While the groups of sustained and transient On-center ganglion cells almost certainly comprise several additional subclasses, each with different inputs that shape the specific response properties,31 some preliminary conclusions may be drawn. The primary effects of tACS were in changes to the PST histogram shape during and after tACS, specifically on the initial transient response to light stimulation for both sustained and transient cells, while the center-surround balance was more strongly affected for transient cells than for sustained cells. Center-surround receptive field organization controls the spatial properties of ganglion cell receptive fields.32 In general, sustained ganglion cells are specialized for the detection of contrast and form while transient cells are specialized for fast detection of objects and movement.33 Thus, tACS effects on the initial transient may affect contrast thresholds34 for both broad classes of cells, but because tACs differentially affects the spatial resolution and gain of transient On-center cells, there may be greater effects on the detection of visual stimuli for this class of cells.

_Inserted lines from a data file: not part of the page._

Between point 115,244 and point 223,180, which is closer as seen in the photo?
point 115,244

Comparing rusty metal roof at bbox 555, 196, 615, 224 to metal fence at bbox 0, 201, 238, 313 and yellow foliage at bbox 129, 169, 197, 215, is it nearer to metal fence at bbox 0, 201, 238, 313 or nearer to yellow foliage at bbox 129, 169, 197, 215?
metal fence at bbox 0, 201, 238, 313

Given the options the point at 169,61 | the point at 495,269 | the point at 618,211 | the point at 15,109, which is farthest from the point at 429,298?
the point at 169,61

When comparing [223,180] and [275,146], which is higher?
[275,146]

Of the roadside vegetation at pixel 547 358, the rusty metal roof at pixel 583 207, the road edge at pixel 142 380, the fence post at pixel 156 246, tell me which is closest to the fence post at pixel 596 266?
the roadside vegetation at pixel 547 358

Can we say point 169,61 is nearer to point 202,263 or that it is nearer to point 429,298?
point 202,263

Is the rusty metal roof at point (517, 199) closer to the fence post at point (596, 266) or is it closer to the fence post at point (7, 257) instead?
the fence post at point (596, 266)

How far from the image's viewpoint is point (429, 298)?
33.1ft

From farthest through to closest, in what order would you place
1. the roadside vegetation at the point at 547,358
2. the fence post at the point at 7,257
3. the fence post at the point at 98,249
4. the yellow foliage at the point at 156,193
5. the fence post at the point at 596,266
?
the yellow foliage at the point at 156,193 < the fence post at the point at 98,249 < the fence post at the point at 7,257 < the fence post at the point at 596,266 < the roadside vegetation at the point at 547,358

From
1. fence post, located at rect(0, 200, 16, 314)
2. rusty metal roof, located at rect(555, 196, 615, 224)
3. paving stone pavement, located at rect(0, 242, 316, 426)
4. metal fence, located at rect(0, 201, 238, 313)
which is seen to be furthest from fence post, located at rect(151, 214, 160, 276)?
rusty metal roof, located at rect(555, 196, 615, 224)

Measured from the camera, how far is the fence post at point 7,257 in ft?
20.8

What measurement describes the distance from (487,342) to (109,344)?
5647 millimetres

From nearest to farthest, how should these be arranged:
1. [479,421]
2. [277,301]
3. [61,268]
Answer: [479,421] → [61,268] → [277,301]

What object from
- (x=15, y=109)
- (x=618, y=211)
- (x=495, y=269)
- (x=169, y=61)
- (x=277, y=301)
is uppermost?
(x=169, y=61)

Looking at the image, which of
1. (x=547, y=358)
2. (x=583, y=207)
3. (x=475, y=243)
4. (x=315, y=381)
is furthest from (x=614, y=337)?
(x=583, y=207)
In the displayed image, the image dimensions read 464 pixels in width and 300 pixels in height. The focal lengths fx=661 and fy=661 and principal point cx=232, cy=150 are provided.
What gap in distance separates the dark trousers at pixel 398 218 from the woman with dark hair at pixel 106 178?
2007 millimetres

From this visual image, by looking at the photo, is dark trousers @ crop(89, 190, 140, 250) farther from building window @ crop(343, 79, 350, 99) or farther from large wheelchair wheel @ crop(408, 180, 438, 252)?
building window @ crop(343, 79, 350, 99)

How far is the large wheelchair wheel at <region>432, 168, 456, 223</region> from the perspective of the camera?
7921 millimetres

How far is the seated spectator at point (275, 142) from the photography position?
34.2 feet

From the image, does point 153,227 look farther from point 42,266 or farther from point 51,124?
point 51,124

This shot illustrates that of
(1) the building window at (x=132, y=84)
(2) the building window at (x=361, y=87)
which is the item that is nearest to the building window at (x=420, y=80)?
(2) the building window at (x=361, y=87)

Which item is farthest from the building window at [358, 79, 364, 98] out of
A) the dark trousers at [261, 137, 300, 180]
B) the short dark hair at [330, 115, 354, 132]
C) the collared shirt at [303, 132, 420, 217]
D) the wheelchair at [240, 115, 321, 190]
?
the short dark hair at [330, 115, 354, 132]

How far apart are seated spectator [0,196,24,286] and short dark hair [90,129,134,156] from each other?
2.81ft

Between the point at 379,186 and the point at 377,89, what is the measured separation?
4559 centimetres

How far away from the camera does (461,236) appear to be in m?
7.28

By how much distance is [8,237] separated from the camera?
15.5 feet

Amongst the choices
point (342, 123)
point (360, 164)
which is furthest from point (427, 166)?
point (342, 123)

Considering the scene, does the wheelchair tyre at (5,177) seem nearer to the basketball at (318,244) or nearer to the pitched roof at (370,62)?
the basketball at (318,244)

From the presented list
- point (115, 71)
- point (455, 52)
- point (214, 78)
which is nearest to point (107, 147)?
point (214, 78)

Together, these indicate that tACS does not modulate ganglion cell firing in a manner consistent with an additive/subtractive mechanism, such as a change in threshold, because the tACS current did not, by itself, cause ganglion cell firing at the stimulation levels used in this study. There was generally no increase in ganglion cell firing in the pre-light stimulus period during tACS stimulation, or in the sustained component of sustained responses. Rather, the effects of the tACS current were to sculpt the light-induced firing pattern, particularly at the onset and offset of the light stimulus. While greater current amplitudes could potentially be sufficient to directly drive ganglion cell firing, our results are consistent with electrical stimulation protocols in typical human interventions where current application is thought only to modulate ongoing neural activity.10,11,17,18
We rarely observed stimulus phase-locked firing in sustained cells, but sometimes in transient cells. Enhancement in some cells was associated with positive peaks of the tACS current, in others, negative peaks. In most cells, however, no phase-locking could be detected. If the effect of the tACS current is via a multiplicative mechanism that sculpts the light-evoked ganglion cell firing, it might, depending on its mechanism and locus, modulate firing that is in or out of phase with the tACS waveform. Phase locking might increase at higher currents, however, which we did not test in this study.
Potential Mechanisms
The tACS-induced changes in the On and Off responses in On-center ganglion cells recorded at the same time, in virtually the same retinal location, argue against hypotheses that attribute most tACS response variability to retinal condition, run number, or location with respect to the stimulating electrode. The results also argue against the locus of effects being early in the retinal processing hierarchy. On and Off responses can change in different directions in the same cells. On and Off responses in different cells recorded at the same time can also change in different directions. This is inconsistent with threshold effects being on photoreceptor, horizontal or bipolar cells, whose responses are relatively sustained.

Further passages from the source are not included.